It has been 20 years since the eruption of the so-called second Intifada, or Palestinian uprising, that was believed to have been instigated by the visit of then head of the Israeli opposition Ariel Sharon to the Temple Mount, a plateau in Jerusalem considered holy for Jews and Muslims alike.
Triggering a huge outcry, that visit brought thousands of Palestinians into the streets of the West Bank and the Gaza Strip where they clashed with Israeli security forces, demanding the nation's leadership take their hands off Islam's holy sites.
The Last Straw
But for Dr Nabil Shaath, currently a top adviser to Palestinian leader Mahmoud Abbas, who back then served as a close aide to Palestinian leader Yasser Arafat, Sharon's visit to the Temple Mount was the straw that broke the camel's back.
The frustration of the Palestinians, he says, started long before the notorious visit.
Although the historic Oslo Accords in 1993 between Israel and the Palestinians stipulated the gradual establishment of an independent Palestinian state, in reality very little has been done to achieve that goal.

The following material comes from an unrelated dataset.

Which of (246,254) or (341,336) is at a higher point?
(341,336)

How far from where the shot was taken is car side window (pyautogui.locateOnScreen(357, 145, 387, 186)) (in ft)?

Israel claimed it couldn't entrust the Palestinians, who had resorted to terror since the mid-1990s, with more territories, while the Palestinians believed the Jewish state had done everything in its power to prevent the creation of their state.
That distrust was also felt in the summer of 2000, when the US under then-President Bill Clinton finally managed to get the two sides to sit town at the negotiating table in Washington but the talks failed to produce results.
This failure led some in Israel to believe the riots that erupted shortly afterward had nothing to do with the spontaneous anger of the Palestinians and that the Intifada was in fact planned and executed by the PA leadership.
For Shaath, however, those claims do not make any sense. "The Palestinian leadership was trying hard to contain the situation, but the actions of Sharon made it impossible for us to hold the masses back".
Terror As Legitimate Measure?
Sharon came to power in February 2001, a month after two Palestinian factions, Fatah and Hamas, decided to change their tactics in handling the Israeli Army.
If in the first months of the Intifada the focus was more on riots and clashes with security forces, 2001 saw an increase in terror activity against civilians.
During the five-year Intifada, Israel witnessed more than 10,000 assaults, 155 of them were suicide attacks. These incidents claimed the lives of over 1,100 Israelis. Thousands of others were also wounded in the violence.
Despite the pain, loss, and destruction inflicted by the operation, Shaath believes the drastic measures taken by the Palestinians were a legitimate method used by a people, "who were suffering at the hands of Israeli occupation".
Did that resistance achieve its aims? Shaath believes that back then it did. Now, however, as "life and circumstances have changed", the Palestinians should be looking for other means to continue their struggle for independence, Shaath notes.